● **Exercise tasks**:
[A] Please translate this sentence from the passage on quasi-delegation contracts into Spanish: "Understandably, in this case, it is necessary for such data used for evaluation to sufficiently reflect the actual nature of the unknown data when AI is introduced at the workplace."
[B] Reproduce the portion of the passage on quasi-delegation contracts starting at "The methods presented" and ending at "at the workplace.".
--- START OF Passage provided ---
The methods presented in the Guidelines on this point are the method where performance is assured when
certain already known evaluation data, not used in training, is entered and the method of selecting the
completed results type in a quasi-delegation contract.
Even if assurances are difficult with respect to the former [method] in the case of input of unknown data,
assurances are technologically possible in the case of entry of already known evaluation data. Understandably,
in this case, it is necessary for such data used for evaluation to sufficiently reflect the actual nature of
the unknown data when AI is introduced at the workplace.
It is thought that there are two types in a quasi-delegation contract; the “completed results type” for the
promise to pay remuneration for results obtained through performance of the entrusted business or the
“performance proportion type” for payment of remuneration to be made in proportion to entrusted handled. The
latter [method] refers to the choice of the “completed results type”.
For a “completed results type” quasi-delegation contract, the user and the vendor agree to pay a fixed amount for results depending on the progress (for example, a certain performance for already known data) and it will reduce the vendor’s risk in the case of uncompleted results.
--- END OF Passage provided ---
--- START OF Material provided ---
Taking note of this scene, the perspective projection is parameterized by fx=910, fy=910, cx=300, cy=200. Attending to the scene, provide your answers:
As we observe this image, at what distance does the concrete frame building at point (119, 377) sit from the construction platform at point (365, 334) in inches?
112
--- END OF Material provided ---
● **Task results**:
[A] Es comprensible que, en este caso, sea necesario que dichos datos utilizados para la evaluación reflejen suficientemente la naturaleza real de los datos desconocidos cuando se introduce la IA en el lugar de trabajo.

[B]
The methods presented in the Guidelines on this point are the method where performance is assured when
certain already known evaluation data, not used in training, is entered and the method of selecting the
completed results type in a quasi-delegation contract.
Even if assurances are difficult with respect to the former [method] in the case of input of unknown data,
assurances are technologically possible in the case of entry of already known evaluation data. Understandably,
in this case, it is necessary for such data used for evaluation to sufficiently reflect the actual nature of
the unknown data when AI is introduced at the workplace.